EXERCISE
Could you tally the lines in the listing below that include the word "camera"? Respond with the total alone.

++++++

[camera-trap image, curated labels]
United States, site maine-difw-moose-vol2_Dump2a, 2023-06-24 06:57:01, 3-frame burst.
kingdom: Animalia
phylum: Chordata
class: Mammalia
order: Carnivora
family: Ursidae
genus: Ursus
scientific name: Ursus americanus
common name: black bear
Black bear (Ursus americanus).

++++++

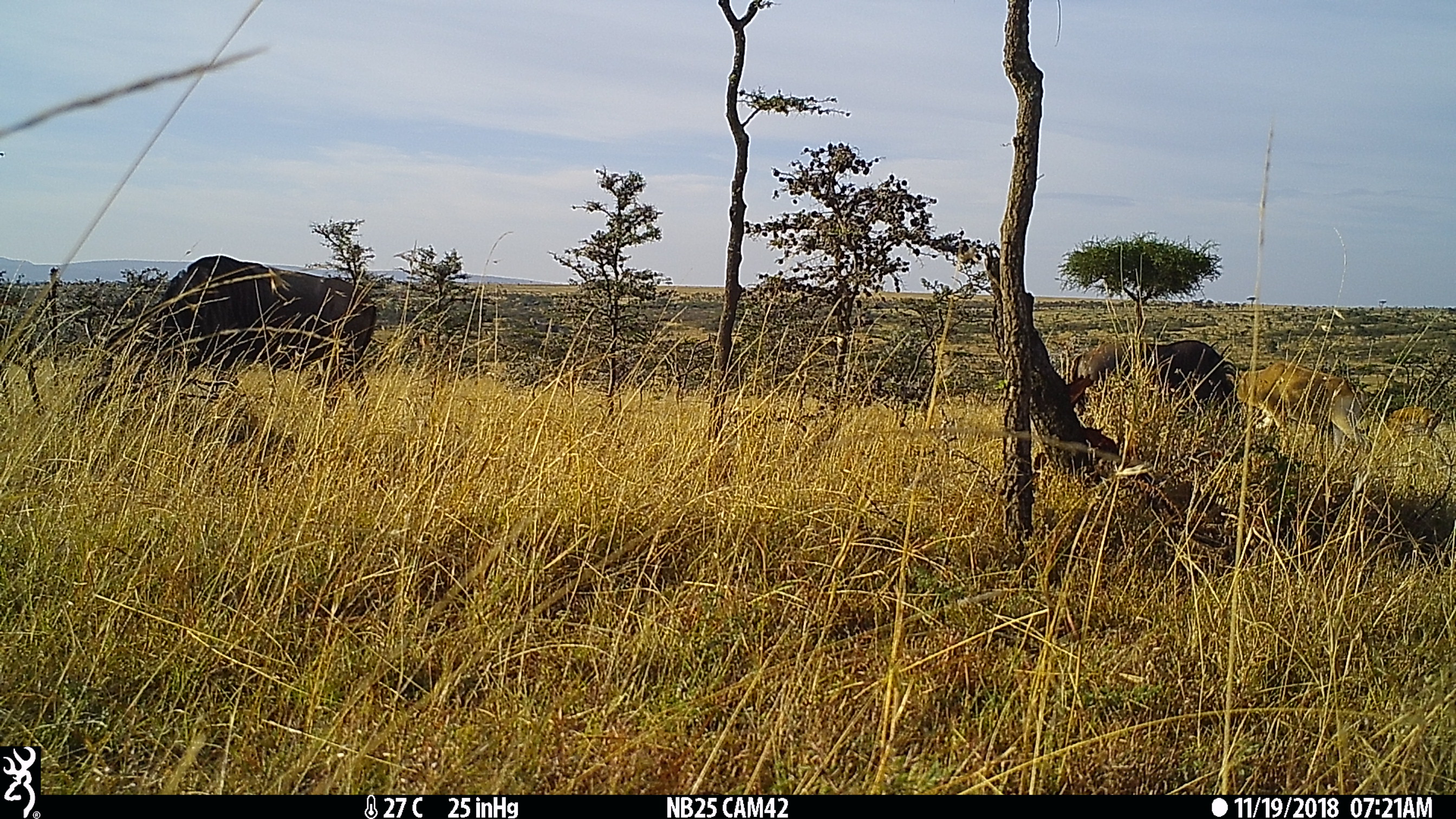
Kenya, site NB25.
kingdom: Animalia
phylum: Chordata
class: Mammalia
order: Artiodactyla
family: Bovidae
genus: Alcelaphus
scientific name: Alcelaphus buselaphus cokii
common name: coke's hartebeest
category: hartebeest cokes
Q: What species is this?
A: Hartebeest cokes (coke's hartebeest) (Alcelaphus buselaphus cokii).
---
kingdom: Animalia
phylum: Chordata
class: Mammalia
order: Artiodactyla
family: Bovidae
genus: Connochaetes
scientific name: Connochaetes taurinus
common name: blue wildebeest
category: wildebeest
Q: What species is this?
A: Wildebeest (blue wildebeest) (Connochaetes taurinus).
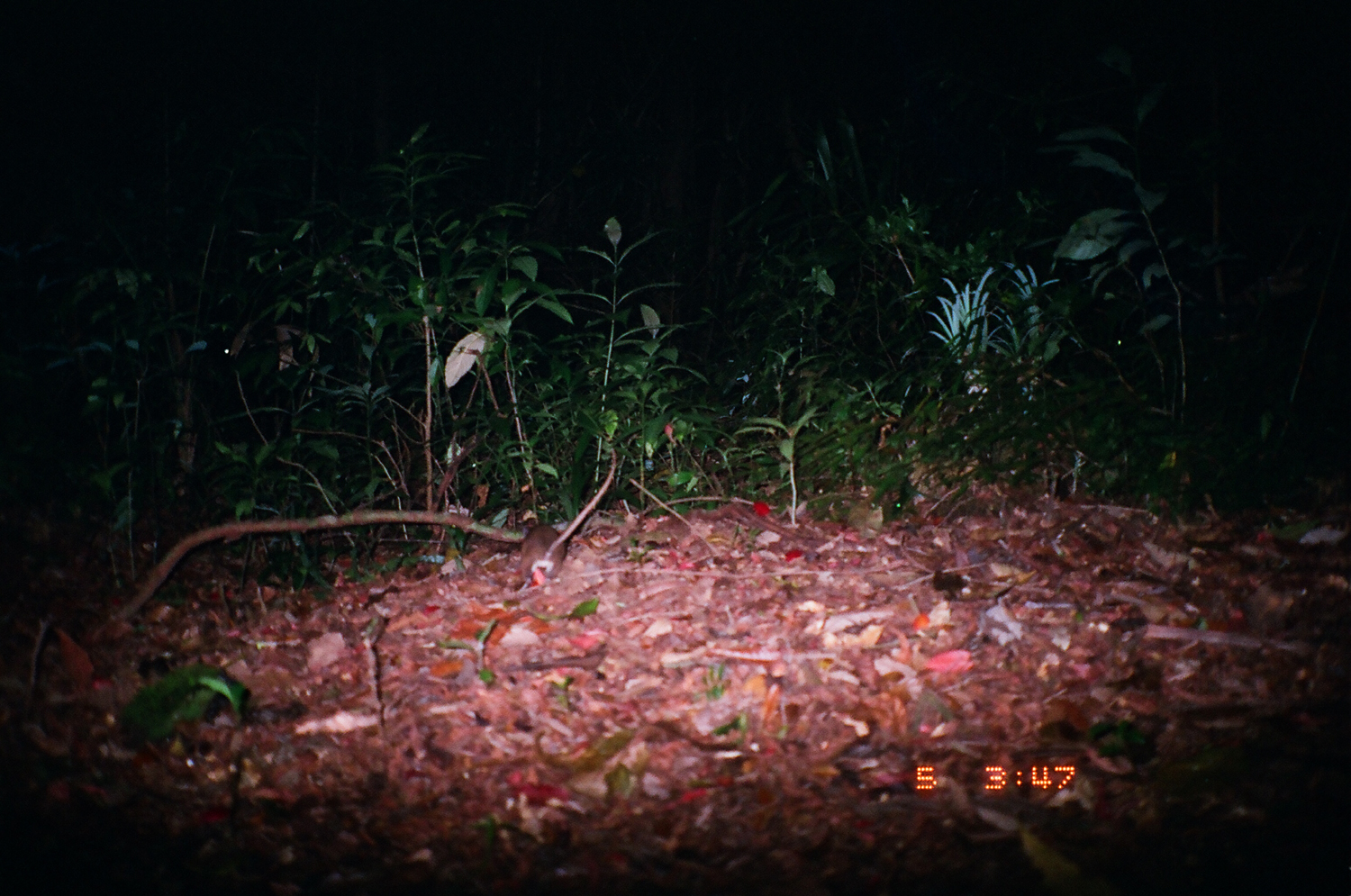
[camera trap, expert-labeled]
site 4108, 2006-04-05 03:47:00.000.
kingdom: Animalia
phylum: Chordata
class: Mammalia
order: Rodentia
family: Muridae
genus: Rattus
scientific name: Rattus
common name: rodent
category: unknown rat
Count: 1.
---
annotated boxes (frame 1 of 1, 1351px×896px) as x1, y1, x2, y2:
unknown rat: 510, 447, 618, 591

++++++

TASK RESULT
2